Я обреченно смотрела на возникший из воздуха столик с пишущими принадлежностями. То есть, получается, Дракону даже приносить мне ничего не надо? Он придет сюда всего один раз, заберет письмо, и после этого я могу считать свою жизнь закончившейся?
Ну уж нет! Я так легко не сдамся!
– Подождите, милорд… не уходите! – я бросилась к Дракону, порываясь остановить его – хоть в ногу вцепиться и не пускать, пока он не выслушает меня…
Лязгнув, дверь захлопнулась за его спиной. Не успела. Не остановила.
Упав на ледяной пол, я вцепилась обеими руками в разрушенную прическу – боги, неужели только вчера над ней колдовала лучшая мастерица города! – и разрыдалась так горько, что разжалобился бы даже сфинкс… если бы мог меня слышать.
***
Завывания брошенной в башню девушки переносить было неожиданно тяжело.
И вовсе это не из жалости! – доказывал себе Эдвин, спускаясь вниз по каменной лестнице. Просто он плохо реагирует на… посторонний шум после стольких лет одиночества. Надо просто представить себе, что это очередная породистая сучка, которую он запер от кобелей на время течки.
Вспомнив о собаках, он решил спуститься к ним, навестить вольерную – рядом с верными псами и думать легче…
Не останавливаясь рядом с комнатой, где шантажистка раскрыла себя во всей своей красе, он дошел до двери, соединяющей основную часть Замка с подсобными помещениями, пересек давно пустующую кухню и вышел на высокую, крытую веранду, с которой можно было обозревать весь его обширный двор, когда-то полный прислуги, гостей, просителей…
Почуяв его из вольеров под мансардой, заскулили и затявкали собаки, приветственно рыкнули тигр с медведем из соседних с ними клеток.
Эдвин оперся руками о перила мансарды, глубоко вдыхая морозный воздух и на секунду прикрывая глаза. Пытаясь успокоить разгоряченную кровь, подставил лицо под мелкие, кружащиеся снежинки начинающейся метели.
Как же, однако, обидно… Как непривычно мерзко, горько и обидно на душе…
Не удержавшись, его светлость поднял взгляд к крохотному окошку под мансардой его обзорной башни, где сейчас одна деревенская дурочка уже, наверняка, строчила своему возлюбленному смертный приговор. Наверняка, думает, что «господин Дракон» пожалеет ее, отпустит, как только она сдаст подельника. Хотя, возможно, она вообще ничего не думает – такие, как она, в принципе не имеют такой привычки.
Вот только если всё же думает, то зря.
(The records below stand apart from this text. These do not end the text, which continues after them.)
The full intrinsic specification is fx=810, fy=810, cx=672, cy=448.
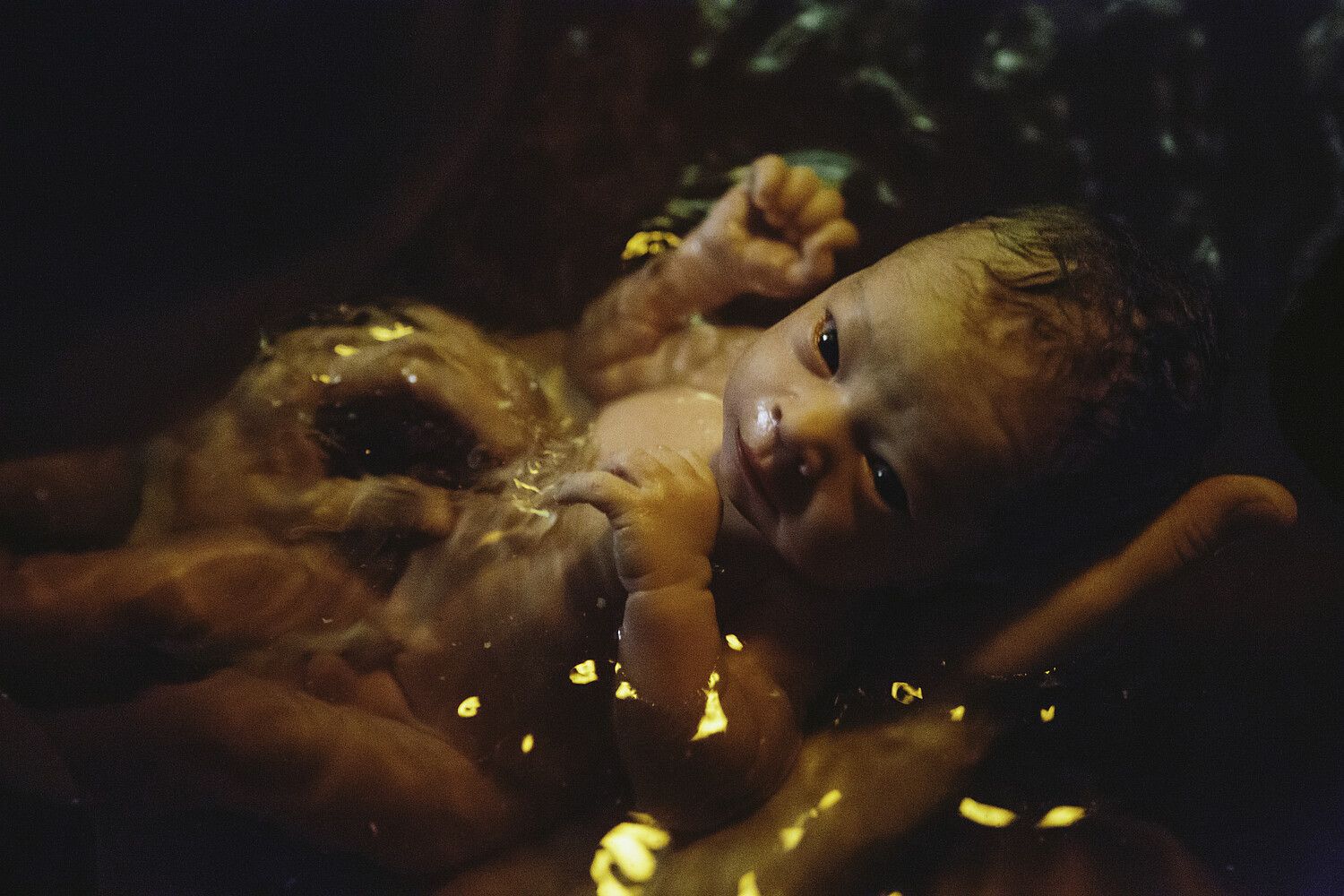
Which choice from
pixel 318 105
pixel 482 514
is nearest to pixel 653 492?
pixel 482 514

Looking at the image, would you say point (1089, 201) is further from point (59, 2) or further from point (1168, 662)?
point (59, 2)

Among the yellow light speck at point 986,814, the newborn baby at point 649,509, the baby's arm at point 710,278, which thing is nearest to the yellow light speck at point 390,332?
the newborn baby at point 649,509

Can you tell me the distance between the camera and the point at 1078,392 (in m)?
0.53

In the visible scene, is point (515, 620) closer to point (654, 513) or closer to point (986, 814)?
point (654, 513)

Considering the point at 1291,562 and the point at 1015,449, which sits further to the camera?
the point at 1291,562

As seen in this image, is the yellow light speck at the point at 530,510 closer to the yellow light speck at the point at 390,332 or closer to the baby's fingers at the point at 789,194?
the yellow light speck at the point at 390,332

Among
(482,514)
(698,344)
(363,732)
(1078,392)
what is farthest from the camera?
(698,344)

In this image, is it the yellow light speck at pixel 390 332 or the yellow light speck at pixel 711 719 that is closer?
the yellow light speck at pixel 711 719

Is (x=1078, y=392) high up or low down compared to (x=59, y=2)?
down

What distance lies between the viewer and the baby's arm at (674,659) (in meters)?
0.61

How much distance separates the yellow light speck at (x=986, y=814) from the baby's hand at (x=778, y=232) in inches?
19.4

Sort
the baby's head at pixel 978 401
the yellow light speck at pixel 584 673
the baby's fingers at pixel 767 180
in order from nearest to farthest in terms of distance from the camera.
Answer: the baby's head at pixel 978 401, the yellow light speck at pixel 584 673, the baby's fingers at pixel 767 180

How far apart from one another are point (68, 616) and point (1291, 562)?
104 centimetres

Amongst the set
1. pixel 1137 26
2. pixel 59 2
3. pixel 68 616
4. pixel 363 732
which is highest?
pixel 59 2
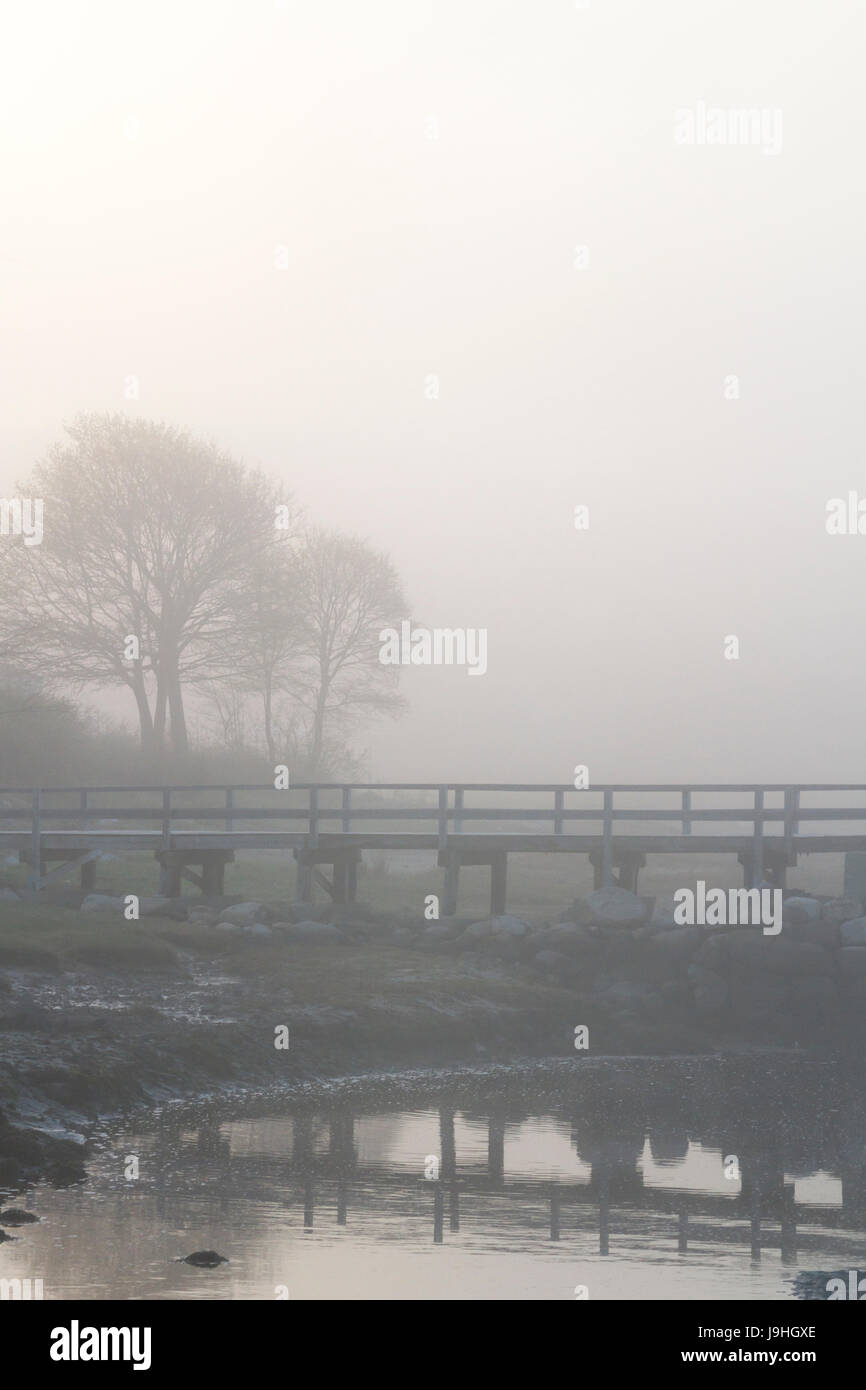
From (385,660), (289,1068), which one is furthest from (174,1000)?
(385,660)

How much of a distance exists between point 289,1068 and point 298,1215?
6084mm

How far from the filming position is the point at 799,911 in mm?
24281

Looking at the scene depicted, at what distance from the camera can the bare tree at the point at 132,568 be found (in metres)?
47.8

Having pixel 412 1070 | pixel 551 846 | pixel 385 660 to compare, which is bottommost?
pixel 412 1070

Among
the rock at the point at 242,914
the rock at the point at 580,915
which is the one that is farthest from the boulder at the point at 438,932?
the rock at the point at 242,914

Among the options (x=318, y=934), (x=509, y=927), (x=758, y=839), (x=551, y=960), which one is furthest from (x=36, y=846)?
(x=758, y=839)

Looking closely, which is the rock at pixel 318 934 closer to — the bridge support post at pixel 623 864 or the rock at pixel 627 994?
the rock at pixel 627 994

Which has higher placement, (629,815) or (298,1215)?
(629,815)

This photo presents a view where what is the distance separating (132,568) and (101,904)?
23595 mm

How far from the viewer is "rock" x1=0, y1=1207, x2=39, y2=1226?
1051 cm

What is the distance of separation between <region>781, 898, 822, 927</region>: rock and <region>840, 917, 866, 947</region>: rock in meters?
0.57

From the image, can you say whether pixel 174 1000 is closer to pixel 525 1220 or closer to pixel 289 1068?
pixel 289 1068

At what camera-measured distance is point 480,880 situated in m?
40.5

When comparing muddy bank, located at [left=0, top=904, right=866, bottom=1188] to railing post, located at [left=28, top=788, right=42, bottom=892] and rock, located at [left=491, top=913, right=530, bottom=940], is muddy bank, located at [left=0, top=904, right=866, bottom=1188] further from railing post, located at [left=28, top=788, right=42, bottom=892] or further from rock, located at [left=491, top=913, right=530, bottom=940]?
railing post, located at [left=28, top=788, right=42, bottom=892]
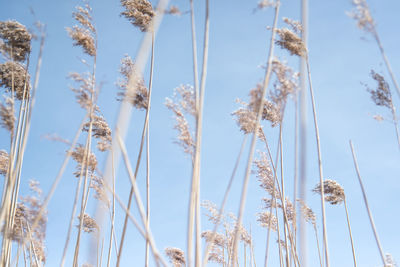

Эдвин дер Ингвар не прощает тех, кто пришел к нему с угрозами и шантажом. А уж когда на кону поставлено столько жизней, то и подавно.
И нет, убивать он эту прохвостку не станет. То же мне, наказание для человечки – смерть! Что им смерть? Они и так мрут, как мухи, не успевает он оглянуться...
Ему вдруг показалось, что на фоне оконца под крышей башни мелькнуло что-то темное, и Эдвин сузил глаза, вглядываясь. Его пленница смогла дотянуться до подоконника и призывно машет ему? Но как? Разве что подвинула стол к окну… Да и зачем ей призывать его? Неужели думает разжалобить? А может, это птица какая присела отдохнуть на каменный подоконник?
Уже поняв, что ему показалось, граф продолжал пялиться в тот угол окна, где он видел движение.
– Я сломаю тебя… – процедил одними губами, прожигая башню взглядом. – Привяжу к себе, сделаю моей рабыней, лишу тебя воли… а потом сломаю, словно картонную куклу. Растопчу твою жалкую, человечью душонку, заставлю ползать за мной на коленях, умолять о внимании... Потом еще раз дам тебе надежду. И снова сломаю. И так всё время – пока мне не надоест. Пока ты не состаришься и не покроешься морщинами, так и не узнав женского счастья... А твоего дружка я… Ну что ж, надо признать – ему будет легче. Он просто сдохнет.